ПИСЬМЕННОЕ ЗАДАНИЕ 1
В каких строках списка встречается слово "camera"? Выпишите все такие строки с учетом регистра.

ИЗБРАННЫЙ ОТРЫВОК
###

А вот когда через несколько лет мы отправились на гастроли в Америку, два человека из труппы решили не лететь домой и попытать счастья в Нью-Йорке. Перед исчезновением они оставили записки с извинениями и объяснениями, которые я потом предъявил в России в качестве собственного алиби. Этого оказалось достаточно. Времена изменились, и художественному руководителю театра уже не отрывали автоматически голову, если кто-то из его подчиненных задумал самостоятельно строить судьбу, не спросив разрешения парткома или профкома. Послабление было величайшее! Правда, по слухам, доносившимся из-за океана, жизнь у наших беглецов не заладилась. Работали в маленьком русском ресторанчике — он устроился швейцаром, а она не то картошку чистила, не то пыталась приплясывать перед посетителями...

###

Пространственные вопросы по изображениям
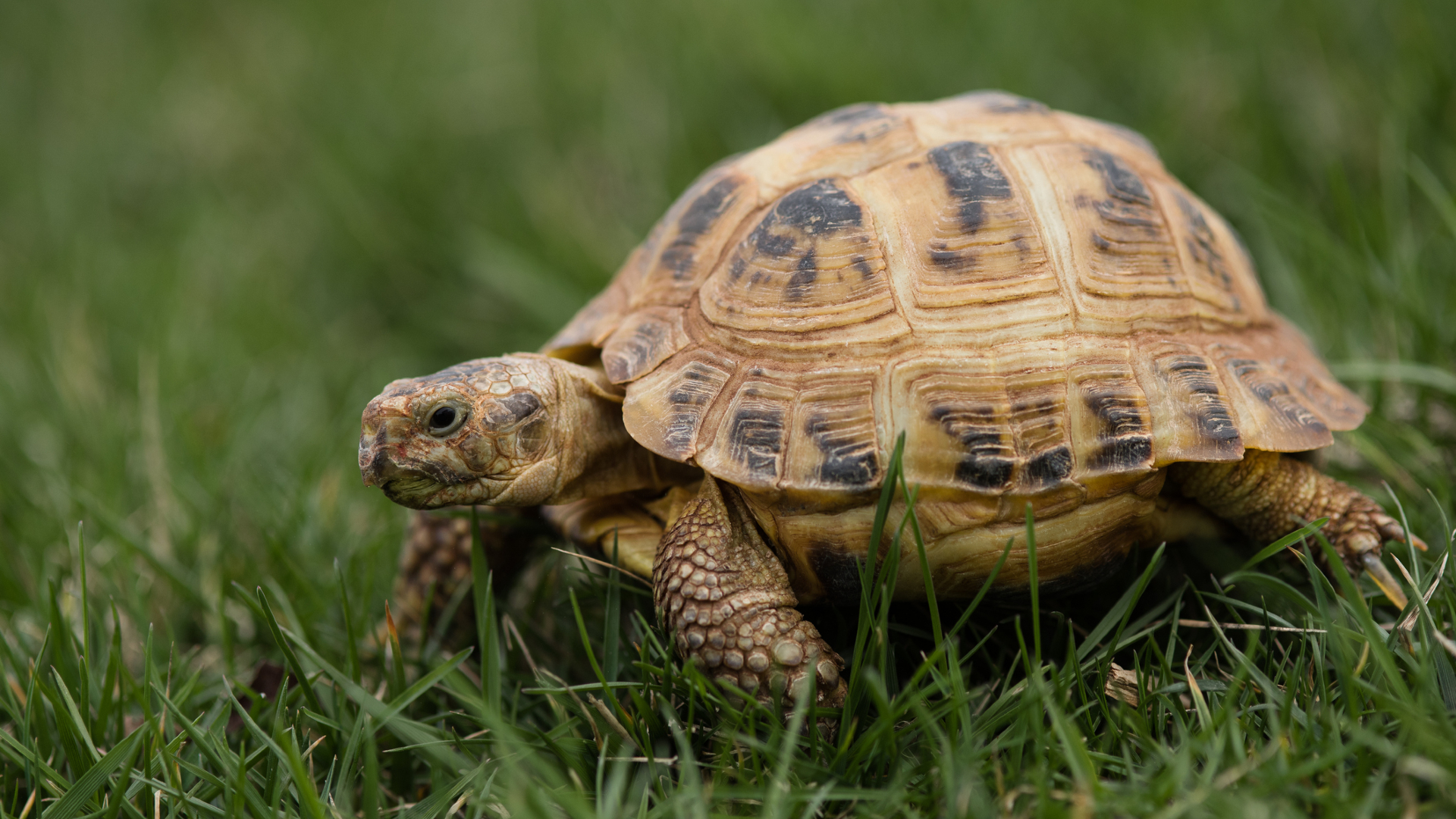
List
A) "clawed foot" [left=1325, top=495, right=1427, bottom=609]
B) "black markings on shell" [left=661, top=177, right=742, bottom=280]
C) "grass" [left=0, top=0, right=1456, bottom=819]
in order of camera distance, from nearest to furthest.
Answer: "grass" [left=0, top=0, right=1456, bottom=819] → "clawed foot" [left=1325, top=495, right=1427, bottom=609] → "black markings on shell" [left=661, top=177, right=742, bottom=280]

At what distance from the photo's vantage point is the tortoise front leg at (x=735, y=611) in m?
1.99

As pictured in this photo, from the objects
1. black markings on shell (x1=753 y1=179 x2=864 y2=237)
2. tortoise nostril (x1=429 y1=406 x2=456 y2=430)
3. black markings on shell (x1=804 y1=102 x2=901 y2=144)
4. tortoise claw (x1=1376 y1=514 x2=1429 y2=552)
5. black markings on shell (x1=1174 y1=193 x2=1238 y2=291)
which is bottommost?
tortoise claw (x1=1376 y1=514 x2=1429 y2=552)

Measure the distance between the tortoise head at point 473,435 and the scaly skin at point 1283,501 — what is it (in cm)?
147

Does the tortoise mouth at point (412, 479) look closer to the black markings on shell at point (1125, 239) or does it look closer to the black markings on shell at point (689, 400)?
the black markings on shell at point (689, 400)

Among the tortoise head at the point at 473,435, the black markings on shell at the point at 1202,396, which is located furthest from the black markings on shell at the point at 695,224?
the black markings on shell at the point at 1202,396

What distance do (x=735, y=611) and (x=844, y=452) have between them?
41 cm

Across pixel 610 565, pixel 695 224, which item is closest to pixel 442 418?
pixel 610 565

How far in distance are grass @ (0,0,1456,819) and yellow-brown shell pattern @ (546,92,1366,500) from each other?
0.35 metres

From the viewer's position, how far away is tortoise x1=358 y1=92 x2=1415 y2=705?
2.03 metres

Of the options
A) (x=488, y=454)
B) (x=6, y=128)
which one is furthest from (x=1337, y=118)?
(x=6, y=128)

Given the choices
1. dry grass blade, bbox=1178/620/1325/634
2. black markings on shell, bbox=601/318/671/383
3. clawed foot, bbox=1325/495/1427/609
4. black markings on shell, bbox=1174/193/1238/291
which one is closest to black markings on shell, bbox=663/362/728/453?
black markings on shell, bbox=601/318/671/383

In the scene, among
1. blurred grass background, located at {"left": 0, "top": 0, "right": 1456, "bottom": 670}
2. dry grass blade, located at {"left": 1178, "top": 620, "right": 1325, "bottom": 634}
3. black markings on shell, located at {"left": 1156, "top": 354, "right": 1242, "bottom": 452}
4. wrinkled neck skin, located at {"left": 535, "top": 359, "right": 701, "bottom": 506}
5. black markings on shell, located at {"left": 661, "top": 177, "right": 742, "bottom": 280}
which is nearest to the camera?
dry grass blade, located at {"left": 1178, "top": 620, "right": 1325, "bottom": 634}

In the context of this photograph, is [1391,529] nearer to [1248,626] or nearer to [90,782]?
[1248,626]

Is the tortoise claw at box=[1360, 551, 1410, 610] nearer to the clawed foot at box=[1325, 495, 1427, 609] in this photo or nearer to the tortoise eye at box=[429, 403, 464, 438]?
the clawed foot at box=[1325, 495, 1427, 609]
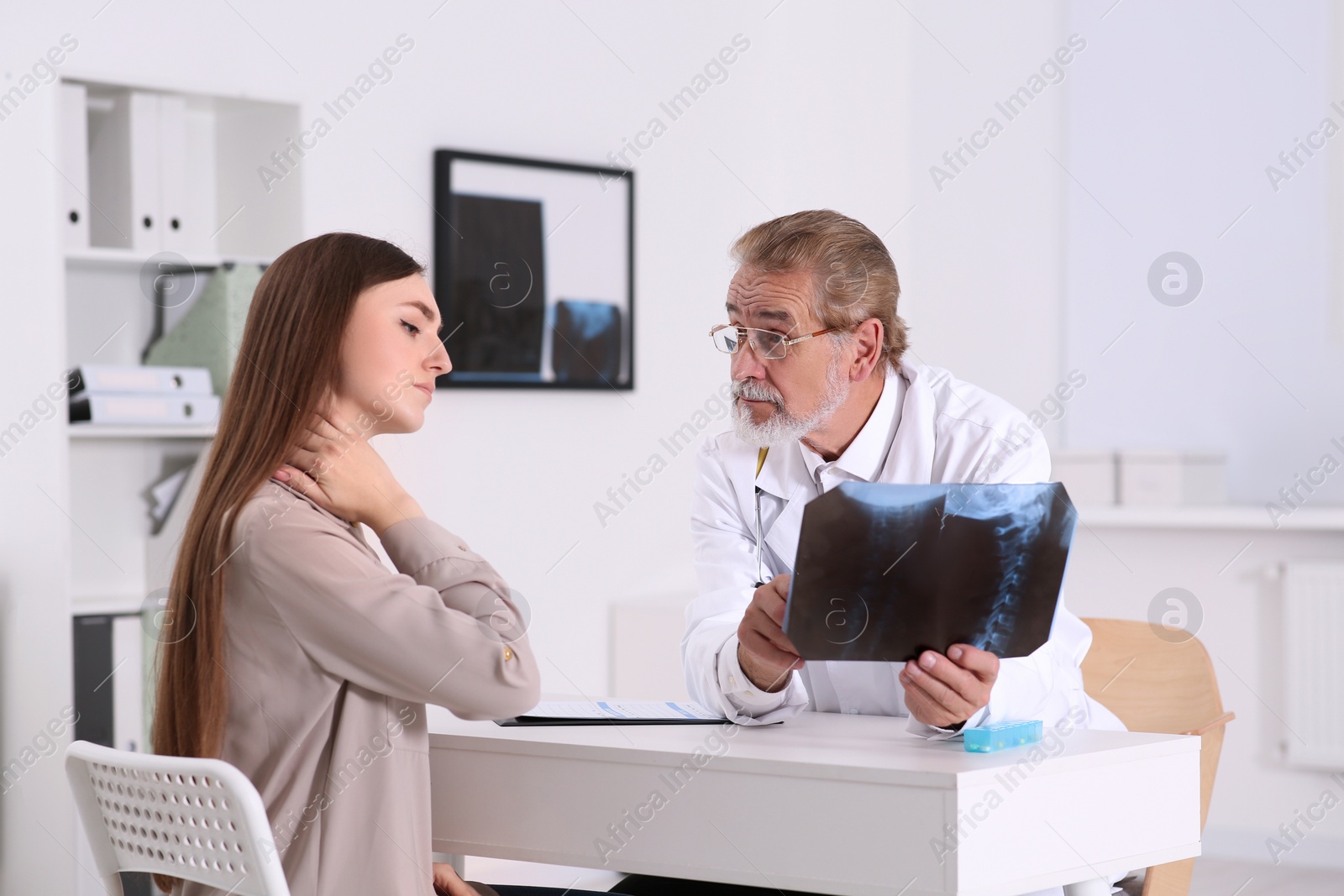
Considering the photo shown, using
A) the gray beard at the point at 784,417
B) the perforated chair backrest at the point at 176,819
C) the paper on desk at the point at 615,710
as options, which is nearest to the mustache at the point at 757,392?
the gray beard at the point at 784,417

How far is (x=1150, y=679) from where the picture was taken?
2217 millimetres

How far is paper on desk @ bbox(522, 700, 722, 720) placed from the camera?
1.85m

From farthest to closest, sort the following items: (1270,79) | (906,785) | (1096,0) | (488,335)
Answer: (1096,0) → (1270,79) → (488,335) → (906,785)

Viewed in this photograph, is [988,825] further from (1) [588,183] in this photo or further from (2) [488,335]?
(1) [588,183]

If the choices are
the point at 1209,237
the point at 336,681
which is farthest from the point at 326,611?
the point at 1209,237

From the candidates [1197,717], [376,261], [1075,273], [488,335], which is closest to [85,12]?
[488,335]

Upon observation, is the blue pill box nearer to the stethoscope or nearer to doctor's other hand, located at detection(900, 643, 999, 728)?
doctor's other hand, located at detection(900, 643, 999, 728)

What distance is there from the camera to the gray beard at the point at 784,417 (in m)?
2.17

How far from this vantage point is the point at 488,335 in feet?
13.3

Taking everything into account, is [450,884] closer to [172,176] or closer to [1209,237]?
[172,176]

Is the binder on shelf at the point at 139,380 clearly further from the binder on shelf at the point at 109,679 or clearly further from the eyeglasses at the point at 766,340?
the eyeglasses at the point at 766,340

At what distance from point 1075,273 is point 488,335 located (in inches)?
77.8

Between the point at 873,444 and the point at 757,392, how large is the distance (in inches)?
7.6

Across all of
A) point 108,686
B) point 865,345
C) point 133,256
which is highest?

###

ПИСЬМЕННОЕ ЗАДАНИЕ 2
Какие географические названия упоминаются в отрывке о гастролях театра?

ОТВЕТ 1
in order of camera distance, from nearest to furthest.
which is nearest to the camera?
How far is paper on desk @ bbox(522, 700, 722, 720) placed from the camera?
What distance is there from the camera to the gray beard at the point at 784,417 (in m)?

ОТВЕТ 2
Америка, Нью-Йорк, Россия